- _Text passage_
____________
Pre-crisis, Irish securitization was all about financing bank expansion. RMBS notes were a way for international investors to fund Ireland’s extraordinary property bubble, mediated by the bank originators that today are largely in state hands. Post-crisis, the same technology has worked in reverse. Today, securitization is largely being used to finance not the expansion of the banks, but their deleveraging, writes Owen Sanderson.

A hedge fund manager leans back in his seat in a London restaurant. “I’m thinking of buying a house in Dublin” he says. “I’m there nearly every week, and every time I fly, it’s always the same — the plane is full of private equity guys, property guys, other funds. It’s a regular commute.”

In the last year or so, Irish bank deleveraging has turned from a trickle into a torrent. PricewaterhouseCoopers’ loan portfolio advisory unit estimated in March this year that more than €26bn of Irish loan books would trade this year, with €8.5bn of commercial real estate deals and €2.5bn of corporate loans already completed, and another €16bn of portfolio sales in progress.
____________
- _What to do_
• a. Translate this sentence from the passage on Irish securitization into Spanish: "Post-crisis, the same technology has worked in reverse."
• b. Rewrite the paragraph beginning "In the last year or so" from the passage on Irish securitization as a short bulleted list that keeps its main facts.

- _Study material_
____________
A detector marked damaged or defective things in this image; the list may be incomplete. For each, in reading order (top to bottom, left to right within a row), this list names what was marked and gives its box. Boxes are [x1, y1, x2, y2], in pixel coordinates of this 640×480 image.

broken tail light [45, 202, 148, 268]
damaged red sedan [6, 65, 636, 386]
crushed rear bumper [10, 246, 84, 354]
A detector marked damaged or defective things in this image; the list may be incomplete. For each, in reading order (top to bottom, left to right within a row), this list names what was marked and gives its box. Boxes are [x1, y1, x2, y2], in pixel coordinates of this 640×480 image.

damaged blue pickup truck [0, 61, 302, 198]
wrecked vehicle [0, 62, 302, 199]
____________
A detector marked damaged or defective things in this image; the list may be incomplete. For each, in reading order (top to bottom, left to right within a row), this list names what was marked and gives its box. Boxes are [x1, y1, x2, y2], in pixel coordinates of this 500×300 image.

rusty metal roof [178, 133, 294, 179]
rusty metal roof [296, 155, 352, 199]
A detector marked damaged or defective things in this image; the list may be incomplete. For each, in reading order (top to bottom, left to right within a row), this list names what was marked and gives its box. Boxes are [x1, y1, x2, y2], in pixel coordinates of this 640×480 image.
____________
- _Solution list_
• a. Después de la crisis, la misma tecnología ha funcionado a la inversa.

• b.
- Over roughly the last year, Irish bank deleveraging has grown from a trickle into a torrent.
- In March, PricewaterhouseCoopers' loan portfolio advisory unit estimated that more than €26bn of Irish loan books would trade this year.
- Already completed: €8.5bn of commercial real estate deals and €2.5bn of corporate loans.
- In progress: another €16bn of portfolio sales.